_What you need to do_. Begin at the top of the records below and return each line exactly through the line with "Apple Blossom Inn". Skip pictures.

_Data_.
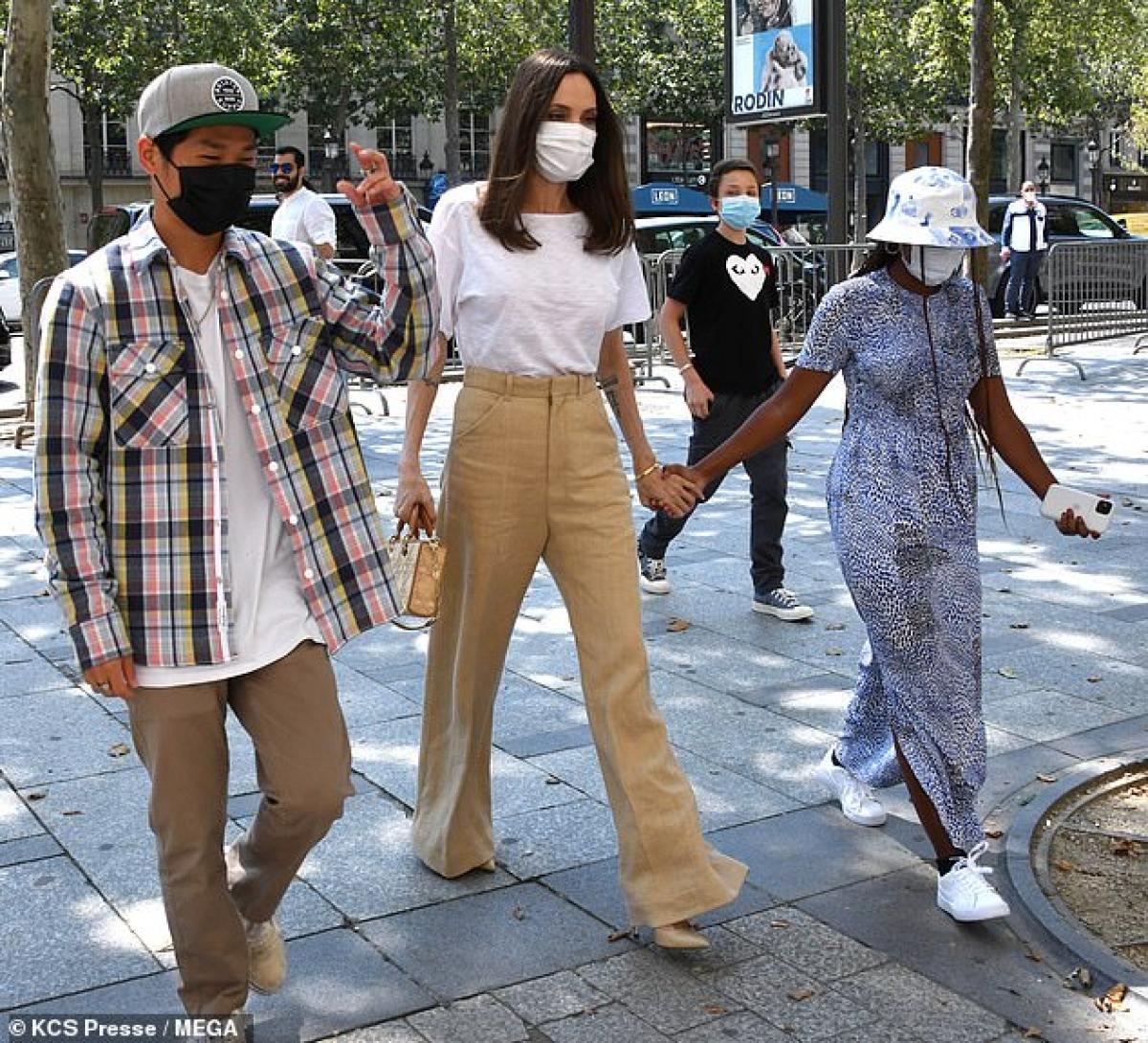 Angelina Jolie đưa các con đi du lịch nhiều nơi sau khi dịch Covid-19 đỡ căng thẳng ở Mỹ và châu Âu.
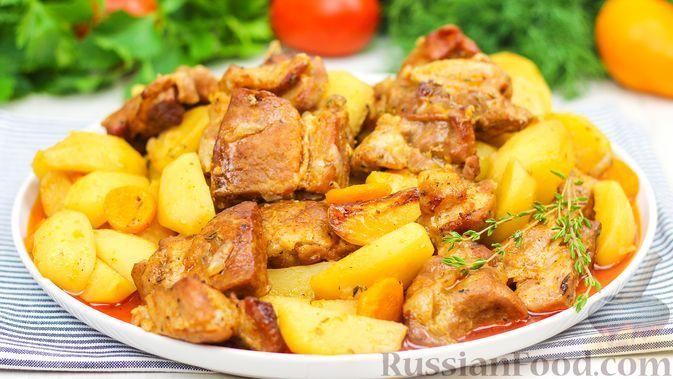 Фото к рецепту: Мясо с картошкой в рукаве (в духовке)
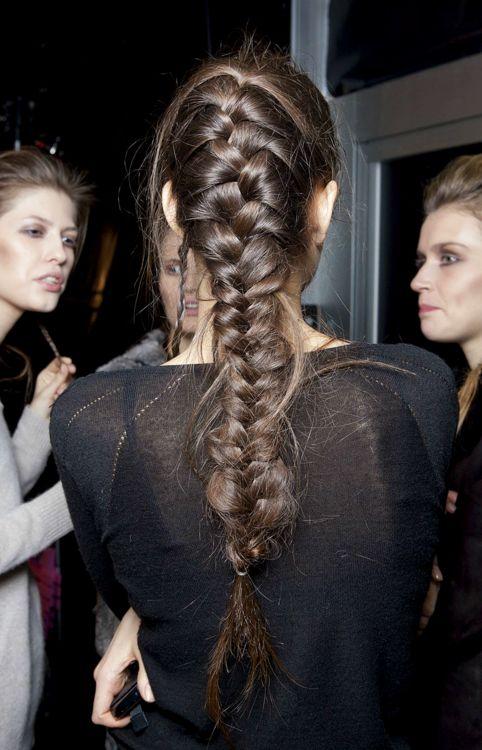 Прически с длинными косами (16)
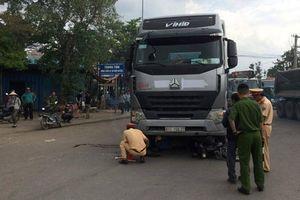 Va chạm với xe container, người đàn ông chết thảm tại 'vòng xoay tử thần'
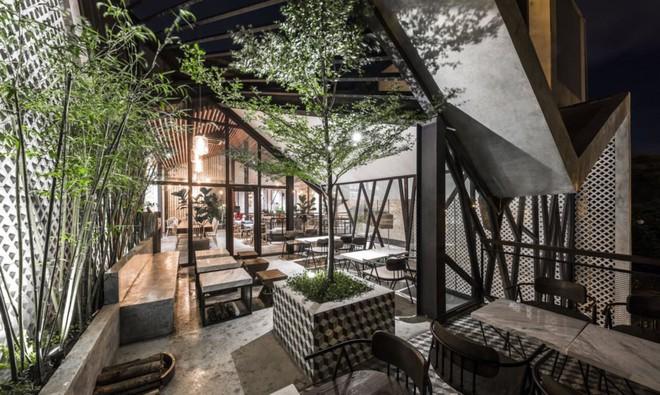 Quán cà phê Việt Nam được báo nước ngoài ví như vườn treo Babylon thời hiện đại - Ảnh 13.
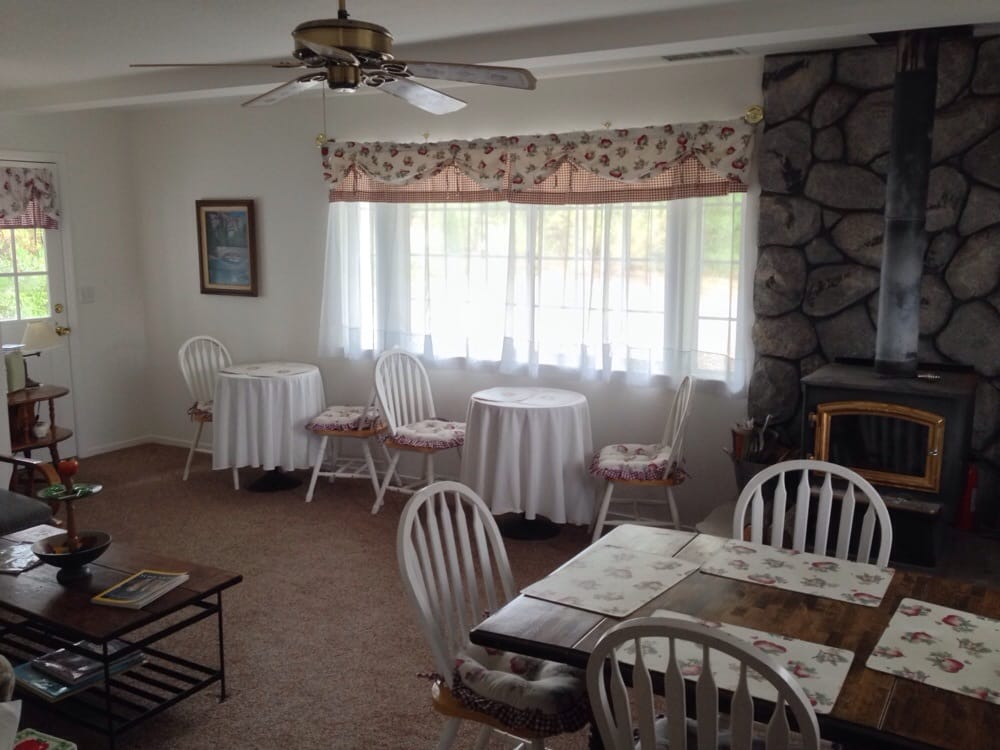Apple Blossom Inn Bed & Breakfast: 44606 Silver Spur Trl, Ahwahnee, CA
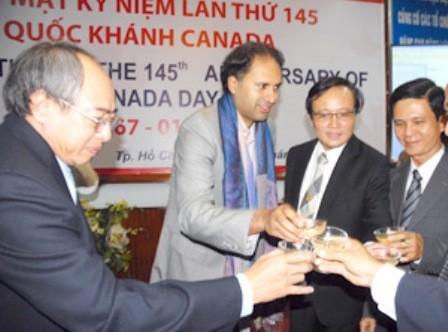 Rapat umum memperingati Ult ke-40 penggalangan hubungan diplomatik Vietnam-Kanada - ảnh 1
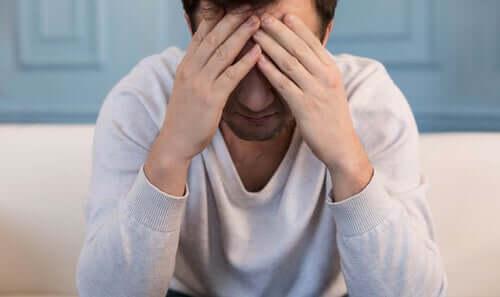 Hombre que sufre depresión.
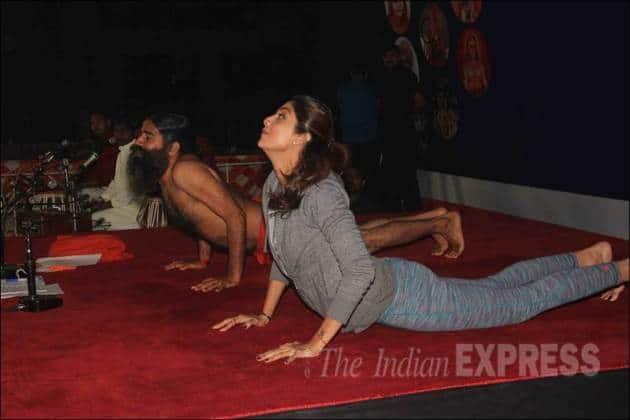shilpa shetty, baba ramdev, shilpa shetty yoga session, baba ramdev yoga session, shilpa shetty baba ramdev, shilpa shetty book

_Completed task_.
 Angelina Jolie đưa các con đi du lịch nhiều nơi sau khi dịch Covid-19 đỡ căng thẳng ở Mỹ và châu Âu.
 Фото к рецепту: Мясо с картошкой в рукаве (в духовке)
 Прически с длинными косами (16)
 Va chạm với xe container, người đàn ông chết thảm tại 'vòng xoay tử thần'
 Quán cà phê Việt Nam được báo nước ngoài ví như vườn treo Babylon thời hiện đại - Ảnh 13.
Apple Blossom Inn Bed & Breakfast: 44606 Silver Spur Trl, Ahwahnee, CA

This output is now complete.